[A block of data]
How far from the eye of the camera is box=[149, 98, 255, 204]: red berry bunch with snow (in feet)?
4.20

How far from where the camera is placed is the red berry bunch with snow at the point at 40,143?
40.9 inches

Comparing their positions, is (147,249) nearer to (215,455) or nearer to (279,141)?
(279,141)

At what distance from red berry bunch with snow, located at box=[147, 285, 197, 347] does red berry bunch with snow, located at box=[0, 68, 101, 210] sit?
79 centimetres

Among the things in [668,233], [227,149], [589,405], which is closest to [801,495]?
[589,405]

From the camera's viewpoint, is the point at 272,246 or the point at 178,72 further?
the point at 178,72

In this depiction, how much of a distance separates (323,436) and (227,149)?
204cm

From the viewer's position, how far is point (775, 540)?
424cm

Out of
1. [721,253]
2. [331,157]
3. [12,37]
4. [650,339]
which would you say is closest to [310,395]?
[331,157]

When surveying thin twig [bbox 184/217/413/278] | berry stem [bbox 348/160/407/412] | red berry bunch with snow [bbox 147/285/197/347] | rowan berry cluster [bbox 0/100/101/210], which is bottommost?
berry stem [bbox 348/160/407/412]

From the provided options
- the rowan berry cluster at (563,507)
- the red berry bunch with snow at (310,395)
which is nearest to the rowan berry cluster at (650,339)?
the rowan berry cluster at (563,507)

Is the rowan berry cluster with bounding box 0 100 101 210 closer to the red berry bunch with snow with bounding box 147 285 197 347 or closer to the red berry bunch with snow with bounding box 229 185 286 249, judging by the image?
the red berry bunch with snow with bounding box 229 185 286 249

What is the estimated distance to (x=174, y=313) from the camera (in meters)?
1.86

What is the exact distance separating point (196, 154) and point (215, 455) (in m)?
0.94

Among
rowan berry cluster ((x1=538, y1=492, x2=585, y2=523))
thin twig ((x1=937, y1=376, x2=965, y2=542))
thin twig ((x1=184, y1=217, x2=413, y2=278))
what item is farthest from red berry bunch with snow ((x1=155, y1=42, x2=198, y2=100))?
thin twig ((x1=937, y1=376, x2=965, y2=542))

» **What you have to do**:
Reproduce the records above with each occurrence of "camera" changed to "lens". Leave everything else untouched.

» **The output**:
How far from the eye of the lens is box=[149, 98, 255, 204]: red berry bunch with snow (in feet)?
4.20

How far from where the lens is placed is the red berry bunch with snow at the point at 40,143?
40.9 inches

Comparing their positions, is (147,249) nearer to (215,455) or nearer to (279,141)?
(279,141)

At what distance from red berry bunch with snow, located at box=[147, 285, 197, 347] does red berry bunch with snow, located at box=[0, 68, 101, 210] sit?
79 centimetres

Among the things in [668,233], [227,149], [589,405], which is closest to [801,495]?
[589,405]

From the lens's viewpoint, is the point at 272,246 or the point at 178,72 further?
the point at 178,72

In this depiction, how much of a distance separates (323,436) and (227,149)?
204cm

From the viewer's position, how far is point (775, 540)?
424cm

Out of
1. [721,253]
2. [331,157]
3. [12,37]
4. [650,339]
which would you say is closest to [310,395]?
[331,157]

When surveying thin twig [bbox 184/217/413/278] | berry stem [bbox 348/160/407/412] | red berry bunch with snow [bbox 147/285/197/347] | rowan berry cluster [bbox 0/100/101/210], which is bottommost?
berry stem [bbox 348/160/407/412]

From the provided options
- the rowan berry cluster at (563,507)
- the red berry bunch with snow at (310,395)
which is nearest to the rowan berry cluster at (650,339)?
the rowan berry cluster at (563,507)

Is the rowan berry cluster with bounding box 0 100 101 210 closer to the red berry bunch with snow with bounding box 147 285 197 347 or closer to the red berry bunch with snow with bounding box 229 185 286 249, judging by the image?
the red berry bunch with snow with bounding box 229 185 286 249

What is the estimated distance to (x=174, y=313) from the lens (in meters)?
1.86

What is the exact distance separating point (196, 154) and point (215, 455) (in m)?
0.94

Among
rowan berry cluster ((x1=538, y1=492, x2=585, y2=523))
thin twig ((x1=937, y1=376, x2=965, y2=542))
thin twig ((x1=184, y1=217, x2=413, y2=278))
what item is farthest from red berry bunch with snow ((x1=155, y1=42, x2=198, y2=100))?
thin twig ((x1=937, y1=376, x2=965, y2=542))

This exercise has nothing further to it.